Two 50 K races do not a 100 K make

In 2019 I did my two first 50 K races. The first one, Arches Ultra in Moab Utah, was at the end of January. The second, North Face Endurance Challenge California, was in the middle of November. What did I expect, what was the experience in each and what did I learn? All the usual questions for anything. At this stage in my running career it is unusual and  fun to come in to a race as a first timer. I felt little pressure to perform well, “ hey this is not my thing” and so few folks I know have done an ultra so it can be nice and low key. 50 K races are not at all a marathon with 8 or so extra kilometres tacked on at the end. Nope, not all. They are more like the hardest marathon you have ever run but on trails with crazy nutty assed aspects like all slickrock or descents that are steep as hell with those drive me crazy wood steps spaced just far enough that you can’t possibly take a proper stride and are set up like a deranged steeplechase course. Then add 8 K more of the same and poof there ya go, an Ultra.

What did I expect?  Well, I thought a 50 K would be hardish but not too bad at all. I was wrong, straight out wrong. Like 1 + 7 = 17 wrong.

What did I learn – The first one, Arches, seemed very hard, lots of slickrock and hard to find little blue flags that seemingly got harder to find the more tired I got. However hard Arches was, North Face was next level. Uphills which were outrageous and few opportunities for settling into a flow for more than a few hundred metres.  I know this means little to anyone who doesn’t know the Marin headlands well but the hill coming back through Tennessee Valley is Alex Honnold steep. I like hills, I like running hills, I seek out hard hills ( Yosemite Falls trail, yay lets do it one more time, Angels Landing in Zion awesome)  but boy I hated that Tennessee Valley hill. Each ultra is its own beast and so far in the two I have done, jeez louise, both were, though very different,beasts. I learned your mental game better be top notch and finding kindred souls along the course who can identify with your pain, thank you Derrick at North Face, is imperative. Gallows humour goes a long way when you have a long way to go. Food is kinda sorta really important. Hey I don’t even drink water in anything less than a 25 K race let alone eat food. At North Face, I drank and gelled up all through the race but still found myself at 35 K pretty much out of gas. At the 38 K aid station where I would have had to rally to die, I pigged out on a bunch of PB and J sandwiches and some oranges. I may have even eaten a plastic spoon. Within 10 minutes I could feel myself not only rise from the dead but up the last major hill I went running all the way and finished my last 10 K in 43 minutes. There are definitely more emotional/physical swings. Trying to ride out the very low points can be hard and I got through those by knowing I have been there before and knowing that I will emerge. Believing my race will continue stronger is where the mental strength is so vital. The 40 or so marathons that are behind me helped but so did other experiences like lengthy mountain bike trips through wonderful and terribly difficult places like the Middle East and Africa. Knowing that I will always continue helps when the spirit says otherwise.
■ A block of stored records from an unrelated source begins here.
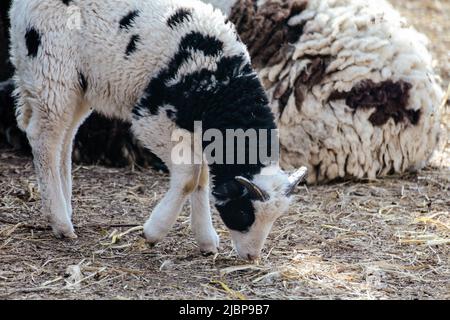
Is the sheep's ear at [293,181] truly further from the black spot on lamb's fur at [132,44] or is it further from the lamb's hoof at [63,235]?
the lamb's hoof at [63,235]

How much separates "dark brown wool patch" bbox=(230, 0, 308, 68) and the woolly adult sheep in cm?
170

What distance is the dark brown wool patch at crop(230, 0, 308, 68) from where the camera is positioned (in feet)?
22.6

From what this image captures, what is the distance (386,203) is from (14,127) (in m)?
2.98

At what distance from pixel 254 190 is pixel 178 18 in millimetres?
1127

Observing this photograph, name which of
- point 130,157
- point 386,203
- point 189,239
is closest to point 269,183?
point 189,239

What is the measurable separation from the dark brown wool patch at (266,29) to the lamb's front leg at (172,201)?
6.87ft

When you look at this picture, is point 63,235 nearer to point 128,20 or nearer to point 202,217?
point 202,217

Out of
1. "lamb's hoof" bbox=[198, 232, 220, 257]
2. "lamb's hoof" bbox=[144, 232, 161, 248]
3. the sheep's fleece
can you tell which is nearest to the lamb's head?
"lamb's hoof" bbox=[198, 232, 220, 257]

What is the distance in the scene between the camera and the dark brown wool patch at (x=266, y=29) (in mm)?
6887

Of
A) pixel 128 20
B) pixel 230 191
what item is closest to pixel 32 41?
pixel 128 20

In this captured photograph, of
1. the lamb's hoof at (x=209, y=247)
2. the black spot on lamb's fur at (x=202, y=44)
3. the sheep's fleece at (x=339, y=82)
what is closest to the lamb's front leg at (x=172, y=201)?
the lamb's hoof at (x=209, y=247)

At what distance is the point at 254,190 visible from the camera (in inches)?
183

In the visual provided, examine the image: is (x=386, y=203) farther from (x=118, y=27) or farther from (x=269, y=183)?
(x=118, y=27)

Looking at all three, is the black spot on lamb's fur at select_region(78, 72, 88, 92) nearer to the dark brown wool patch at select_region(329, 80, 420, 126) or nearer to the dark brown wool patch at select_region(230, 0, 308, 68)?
the dark brown wool patch at select_region(230, 0, 308, 68)
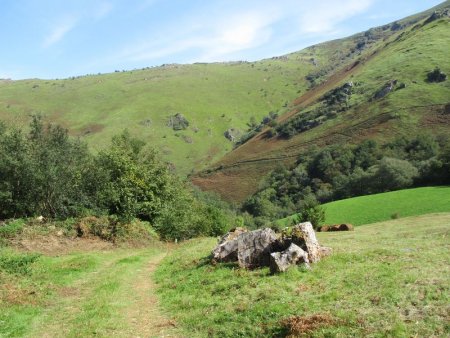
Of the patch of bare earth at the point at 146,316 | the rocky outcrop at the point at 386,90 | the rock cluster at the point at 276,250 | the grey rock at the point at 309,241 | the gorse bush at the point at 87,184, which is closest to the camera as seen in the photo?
the patch of bare earth at the point at 146,316

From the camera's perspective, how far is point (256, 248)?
64.2 ft

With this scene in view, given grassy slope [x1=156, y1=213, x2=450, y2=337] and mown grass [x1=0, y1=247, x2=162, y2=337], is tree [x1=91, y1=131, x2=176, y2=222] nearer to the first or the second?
mown grass [x1=0, y1=247, x2=162, y2=337]

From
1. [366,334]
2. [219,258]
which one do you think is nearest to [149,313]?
[219,258]

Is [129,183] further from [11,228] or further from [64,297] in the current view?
[64,297]

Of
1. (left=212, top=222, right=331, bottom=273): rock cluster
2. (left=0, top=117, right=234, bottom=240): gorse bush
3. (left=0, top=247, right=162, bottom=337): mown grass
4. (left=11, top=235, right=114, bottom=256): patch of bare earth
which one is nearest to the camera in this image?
(left=0, top=247, right=162, bottom=337): mown grass

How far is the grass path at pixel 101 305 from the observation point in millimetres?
13164

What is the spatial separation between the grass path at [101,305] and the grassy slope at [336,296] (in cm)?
98

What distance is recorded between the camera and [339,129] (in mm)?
152625

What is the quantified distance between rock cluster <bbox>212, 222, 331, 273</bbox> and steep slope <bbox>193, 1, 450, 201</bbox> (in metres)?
122

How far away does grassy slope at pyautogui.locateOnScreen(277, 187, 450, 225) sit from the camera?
69.9 meters

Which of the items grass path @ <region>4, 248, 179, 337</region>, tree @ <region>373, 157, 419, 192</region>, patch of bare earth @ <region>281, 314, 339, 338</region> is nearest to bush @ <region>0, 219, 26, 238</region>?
grass path @ <region>4, 248, 179, 337</region>

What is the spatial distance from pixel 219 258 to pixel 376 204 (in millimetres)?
65034

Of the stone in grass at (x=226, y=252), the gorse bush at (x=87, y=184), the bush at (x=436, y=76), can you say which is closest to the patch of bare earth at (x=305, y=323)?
the stone in grass at (x=226, y=252)

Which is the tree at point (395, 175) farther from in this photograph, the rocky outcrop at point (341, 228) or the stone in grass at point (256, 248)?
the stone in grass at point (256, 248)
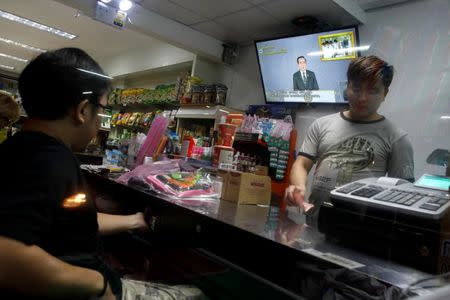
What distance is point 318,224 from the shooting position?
3.24 ft

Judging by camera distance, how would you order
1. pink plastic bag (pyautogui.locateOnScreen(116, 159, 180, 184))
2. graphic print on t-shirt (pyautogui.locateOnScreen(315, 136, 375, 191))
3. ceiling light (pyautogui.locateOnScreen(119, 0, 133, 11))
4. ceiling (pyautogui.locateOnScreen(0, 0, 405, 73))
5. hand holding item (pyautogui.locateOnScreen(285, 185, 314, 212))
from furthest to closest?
ceiling light (pyautogui.locateOnScreen(119, 0, 133, 11))
ceiling (pyautogui.locateOnScreen(0, 0, 405, 73))
pink plastic bag (pyautogui.locateOnScreen(116, 159, 180, 184))
graphic print on t-shirt (pyautogui.locateOnScreen(315, 136, 375, 191))
hand holding item (pyautogui.locateOnScreen(285, 185, 314, 212))

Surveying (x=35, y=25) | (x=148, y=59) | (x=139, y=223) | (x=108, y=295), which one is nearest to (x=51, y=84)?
(x=108, y=295)

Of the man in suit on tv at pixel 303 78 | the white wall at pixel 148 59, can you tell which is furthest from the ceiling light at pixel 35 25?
the man in suit on tv at pixel 303 78

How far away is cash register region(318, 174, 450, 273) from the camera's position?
68 cm

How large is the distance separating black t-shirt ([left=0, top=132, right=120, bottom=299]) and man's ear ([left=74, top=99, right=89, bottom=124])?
12 centimetres

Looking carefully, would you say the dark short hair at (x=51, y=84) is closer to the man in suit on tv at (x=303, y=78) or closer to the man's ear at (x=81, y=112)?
the man's ear at (x=81, y=112)

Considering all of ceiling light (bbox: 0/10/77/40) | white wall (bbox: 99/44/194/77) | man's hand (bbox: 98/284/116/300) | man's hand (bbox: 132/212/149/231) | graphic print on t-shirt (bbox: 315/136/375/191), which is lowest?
man's hand (bbox: 98/284/116/300)

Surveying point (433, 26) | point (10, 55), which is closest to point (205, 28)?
point (433, 26)

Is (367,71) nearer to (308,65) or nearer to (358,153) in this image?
(358,153)

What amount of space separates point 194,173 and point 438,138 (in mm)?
1384

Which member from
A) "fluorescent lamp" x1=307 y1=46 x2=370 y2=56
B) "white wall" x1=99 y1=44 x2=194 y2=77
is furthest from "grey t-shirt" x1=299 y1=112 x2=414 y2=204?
"white wall" x1=99 y1=44 x2=194 y2=77

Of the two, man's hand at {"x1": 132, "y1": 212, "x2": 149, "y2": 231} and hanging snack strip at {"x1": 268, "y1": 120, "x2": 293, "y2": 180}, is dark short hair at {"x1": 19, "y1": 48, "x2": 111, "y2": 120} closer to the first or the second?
man's hand at {"x1": 132, "y1": 212, "x2": 149, "y2": 231}

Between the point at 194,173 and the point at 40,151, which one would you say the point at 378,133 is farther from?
the point at 40,151

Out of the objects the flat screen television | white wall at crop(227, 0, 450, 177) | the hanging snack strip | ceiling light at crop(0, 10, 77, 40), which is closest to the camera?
white wall at crop(227, 0, 450, 177)
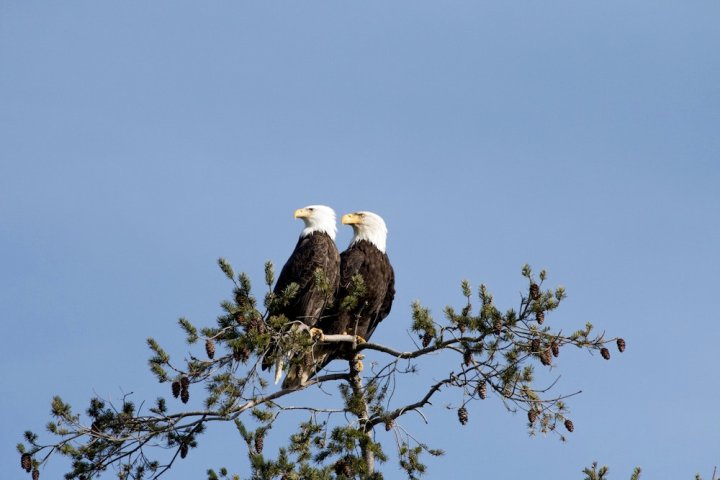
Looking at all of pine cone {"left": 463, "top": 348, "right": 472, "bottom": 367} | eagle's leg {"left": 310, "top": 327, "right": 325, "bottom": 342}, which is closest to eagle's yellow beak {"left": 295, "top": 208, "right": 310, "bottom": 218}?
eagle's leg {"left": 310, "top": 327, "right": 325, "bottom": 342}

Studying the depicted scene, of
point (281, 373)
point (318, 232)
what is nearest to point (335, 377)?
point (281, 373)

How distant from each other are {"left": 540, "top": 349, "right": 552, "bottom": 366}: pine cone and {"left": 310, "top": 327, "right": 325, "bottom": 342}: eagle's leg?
→ 189cm

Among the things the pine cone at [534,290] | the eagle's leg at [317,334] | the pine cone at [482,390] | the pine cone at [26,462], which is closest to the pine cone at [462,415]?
the pine cone at [482,390]

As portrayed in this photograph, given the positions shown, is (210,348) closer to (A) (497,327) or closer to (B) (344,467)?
(B) (344,467)

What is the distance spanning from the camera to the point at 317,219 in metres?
10.1

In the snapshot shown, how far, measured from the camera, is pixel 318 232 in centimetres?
991

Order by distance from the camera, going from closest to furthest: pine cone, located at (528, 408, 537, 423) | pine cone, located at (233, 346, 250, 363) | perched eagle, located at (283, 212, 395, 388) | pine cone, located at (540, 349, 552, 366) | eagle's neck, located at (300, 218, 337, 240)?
1. pine cone, located at (233, 346, 250, 363)
2. pine cone, located at (540, 349, 552, 366)
3. pine cone, located at (528, 408, 537, 423)
4. perched eagle, located at (283, 212, 395, 388)
5. eagle's neck, located at (300, 218, 337, 240)

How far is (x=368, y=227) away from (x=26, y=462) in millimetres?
4388

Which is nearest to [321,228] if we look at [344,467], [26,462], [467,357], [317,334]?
[317,334]

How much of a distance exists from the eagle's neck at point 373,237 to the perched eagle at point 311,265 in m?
0.22

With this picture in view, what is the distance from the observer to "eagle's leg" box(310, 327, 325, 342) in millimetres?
8137

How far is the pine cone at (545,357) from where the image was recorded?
6.76 meters

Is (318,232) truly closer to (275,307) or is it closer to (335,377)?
(335,377)

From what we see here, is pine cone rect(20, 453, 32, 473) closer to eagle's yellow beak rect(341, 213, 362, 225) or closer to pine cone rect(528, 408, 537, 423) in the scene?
pine cone rect(528, 408, 537, 423)
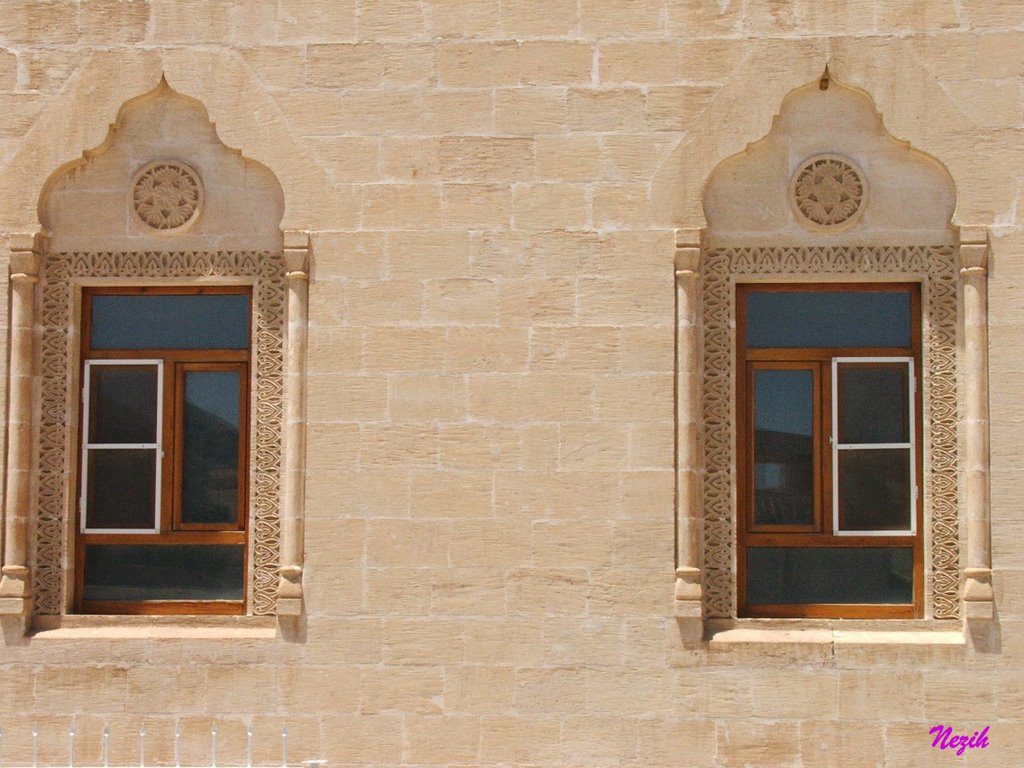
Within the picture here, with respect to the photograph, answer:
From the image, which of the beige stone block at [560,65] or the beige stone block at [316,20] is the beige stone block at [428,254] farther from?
the beige stone block at [316,20]

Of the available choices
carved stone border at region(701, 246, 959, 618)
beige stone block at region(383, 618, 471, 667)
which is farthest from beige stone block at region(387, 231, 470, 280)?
beige stone block at region(383, 618, 471, 667)

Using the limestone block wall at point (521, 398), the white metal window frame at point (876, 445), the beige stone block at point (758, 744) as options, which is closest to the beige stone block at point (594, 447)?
the limestone block wall at point (521, 398)

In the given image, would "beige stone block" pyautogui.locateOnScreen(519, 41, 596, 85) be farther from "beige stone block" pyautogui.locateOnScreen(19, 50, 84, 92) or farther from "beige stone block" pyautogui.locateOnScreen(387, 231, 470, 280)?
"beige stone block" pyautogui.locateOnScreen(19, 50, 84, 92)

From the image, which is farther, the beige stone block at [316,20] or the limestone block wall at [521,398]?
the beige stone block at [316,20]

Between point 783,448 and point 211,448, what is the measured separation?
3.05 meters

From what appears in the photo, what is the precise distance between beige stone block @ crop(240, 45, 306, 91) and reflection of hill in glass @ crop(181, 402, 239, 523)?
70.1 inches

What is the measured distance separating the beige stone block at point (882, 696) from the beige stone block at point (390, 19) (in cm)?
402

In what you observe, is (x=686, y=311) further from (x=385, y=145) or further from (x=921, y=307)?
(x=385, y=145)

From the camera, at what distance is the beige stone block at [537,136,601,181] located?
21.7ft

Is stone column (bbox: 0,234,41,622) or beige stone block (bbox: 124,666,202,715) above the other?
stone column (bbox: 0,234,41,622)

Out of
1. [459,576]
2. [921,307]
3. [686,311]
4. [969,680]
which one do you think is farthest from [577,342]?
[969,680]

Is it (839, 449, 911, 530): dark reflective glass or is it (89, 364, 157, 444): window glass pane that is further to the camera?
(89, 364, 157, 444): window glass pane

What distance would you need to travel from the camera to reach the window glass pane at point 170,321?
6.87 metres

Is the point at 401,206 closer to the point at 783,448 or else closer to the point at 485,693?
the point at 783,448
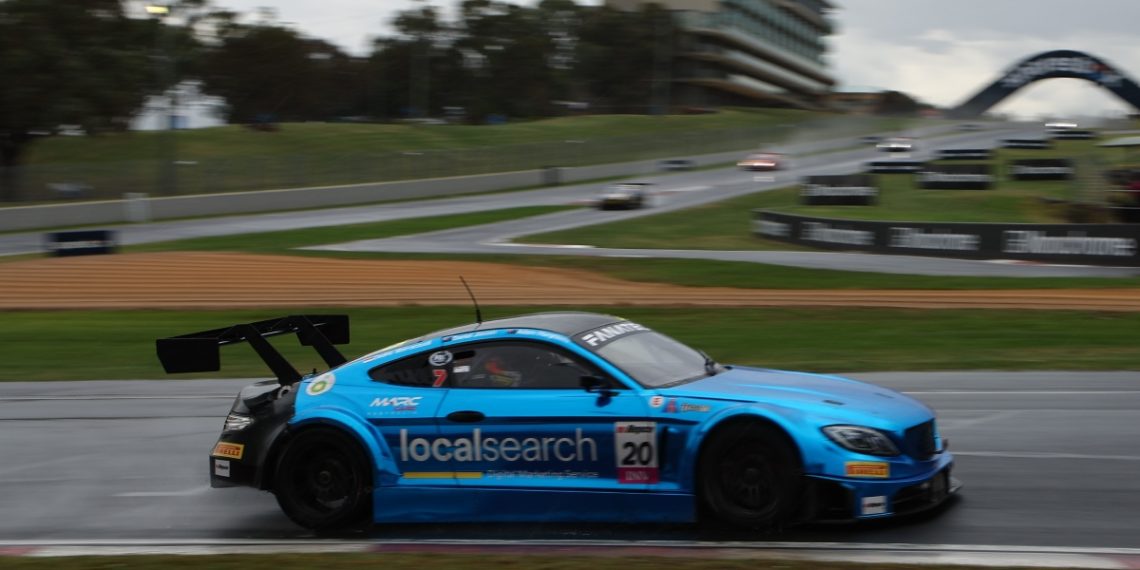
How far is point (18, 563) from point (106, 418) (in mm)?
5050

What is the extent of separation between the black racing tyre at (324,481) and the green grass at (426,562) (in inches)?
23.5

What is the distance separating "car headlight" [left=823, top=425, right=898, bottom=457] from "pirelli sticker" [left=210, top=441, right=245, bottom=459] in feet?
12.3

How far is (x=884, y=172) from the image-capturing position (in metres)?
55.3

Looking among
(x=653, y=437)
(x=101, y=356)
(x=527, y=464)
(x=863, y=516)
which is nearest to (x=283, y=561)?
(x=527, y=464)

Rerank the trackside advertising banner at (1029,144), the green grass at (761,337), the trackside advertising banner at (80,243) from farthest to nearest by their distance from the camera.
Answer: the trackside advertising banner at (1029,144), the trackside advertising banner at (80,243), the green grass at (761,337)

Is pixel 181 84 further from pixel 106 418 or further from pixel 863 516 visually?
pixel 863 516

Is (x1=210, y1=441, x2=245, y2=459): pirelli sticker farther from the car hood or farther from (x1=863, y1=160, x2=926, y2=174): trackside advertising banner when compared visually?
(x1=863, y1=160, x2=926, y2=174): trackside advertising banner

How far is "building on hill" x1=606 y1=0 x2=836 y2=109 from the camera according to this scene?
12025 centimetres

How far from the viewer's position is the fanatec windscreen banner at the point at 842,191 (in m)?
39.0

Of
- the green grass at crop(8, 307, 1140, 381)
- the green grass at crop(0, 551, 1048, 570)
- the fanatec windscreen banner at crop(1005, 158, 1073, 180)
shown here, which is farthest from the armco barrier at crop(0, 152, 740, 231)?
the green grass at crop(0, 551, 1048, 570)

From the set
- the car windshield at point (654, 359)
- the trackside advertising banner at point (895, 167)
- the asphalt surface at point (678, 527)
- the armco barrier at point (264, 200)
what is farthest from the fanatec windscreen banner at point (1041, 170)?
the car windshield at point (654, 359)

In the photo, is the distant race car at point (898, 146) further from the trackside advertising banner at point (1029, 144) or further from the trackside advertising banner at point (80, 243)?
the trackside advertising banner at point (80, 243)

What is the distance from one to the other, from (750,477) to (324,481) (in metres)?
2.73

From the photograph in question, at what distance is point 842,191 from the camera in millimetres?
39438
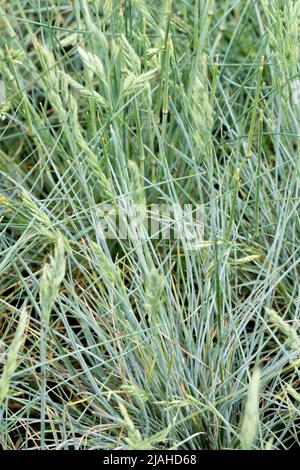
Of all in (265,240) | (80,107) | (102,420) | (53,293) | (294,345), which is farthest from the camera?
(80,107)

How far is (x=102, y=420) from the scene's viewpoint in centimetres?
130

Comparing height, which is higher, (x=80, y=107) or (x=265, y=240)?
(x=80, y=107)

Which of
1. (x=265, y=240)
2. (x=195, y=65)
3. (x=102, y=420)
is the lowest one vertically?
(x=102, y=420)

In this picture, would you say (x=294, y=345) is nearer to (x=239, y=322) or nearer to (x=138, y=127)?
(x=239, y=322)

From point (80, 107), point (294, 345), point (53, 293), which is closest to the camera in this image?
point (53, 293)

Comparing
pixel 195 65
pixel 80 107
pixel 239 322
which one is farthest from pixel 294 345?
pixel 80 107

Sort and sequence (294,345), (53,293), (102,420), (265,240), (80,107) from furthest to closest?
(80,107), (265,240), (102,420), (294,345), (53,293)

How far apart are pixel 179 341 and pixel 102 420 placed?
19 centimetres

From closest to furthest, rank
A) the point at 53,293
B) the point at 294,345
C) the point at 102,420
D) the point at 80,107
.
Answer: the point at 53,293 < the point at 294,345 < the point at 102,420 < the point at 80,107

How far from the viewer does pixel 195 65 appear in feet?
4.81
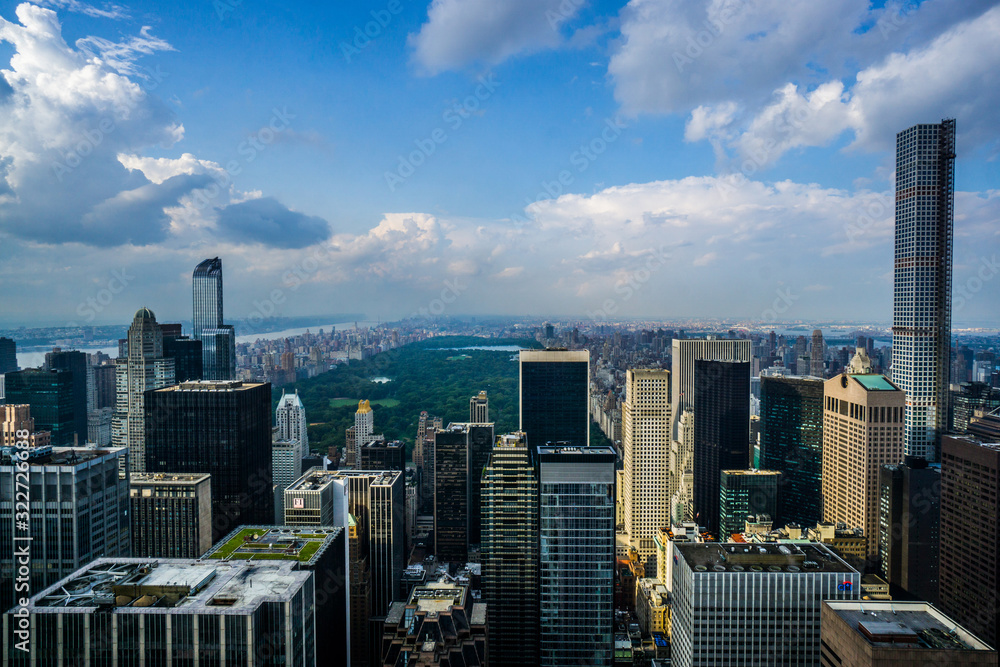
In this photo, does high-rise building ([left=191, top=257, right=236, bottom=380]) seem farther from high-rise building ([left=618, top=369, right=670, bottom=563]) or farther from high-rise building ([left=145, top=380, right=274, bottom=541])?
high-rise building ([left=618, top=369, right=670, bottom=563])

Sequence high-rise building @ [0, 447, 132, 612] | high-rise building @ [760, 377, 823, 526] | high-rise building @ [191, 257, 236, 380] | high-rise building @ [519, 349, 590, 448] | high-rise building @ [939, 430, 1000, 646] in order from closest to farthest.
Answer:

What was the experience like? Further to what is written above, there is a slight feeling of survival/zombie apocalypse to an Ultra. During the buzz before the start you get the feeling looking around that some of us probably won’t make it back alive. Each race felt “far” as trail races naturally do. The kilometres go by so much slower than in a road race. North Face felt very far but that was mostly because the race was built around six monster climbs and I knew where I was in the race by how many of these I had done. There is a ton of gear and weird contraptions that abound for liquid intake and food consumption. It is definitely not a shorts and t-shirt crowd though that’s exactly what I ran in. The fine mist of the headlands directly north of the Golden Gate Bridge drenched and cloaked me during the early miles eventually giving way to a phenomenal view,  on the  last decent,  of the bridge towers piercing through the thick fog. Whereas Arches offered the muted and pastel colours of Utah. The finish there was not as scenic and the last mile or so took the runners away from the finish before doubling back to it and that “ so close yet so far “ feeling was tough.

Ultras are definitely going to be a part of my running future. I look into the crystal ball and see multiple 50 K races and somewhere soon a 100 K. My long term goal is to run Western States. To do that means running a race of at least 100 K from a specific list of qualifying races just to get into the lottery. Getting in through the lottery could take 4 or 5 years which is fine. I will hone my Ultra skills and try to see each one as a learning experience. I have taken the first two lessons and l am ready for the next. I spend my time searching for an Ultra without some of the more extreme features but that’s like skipping the hard questions in the homework.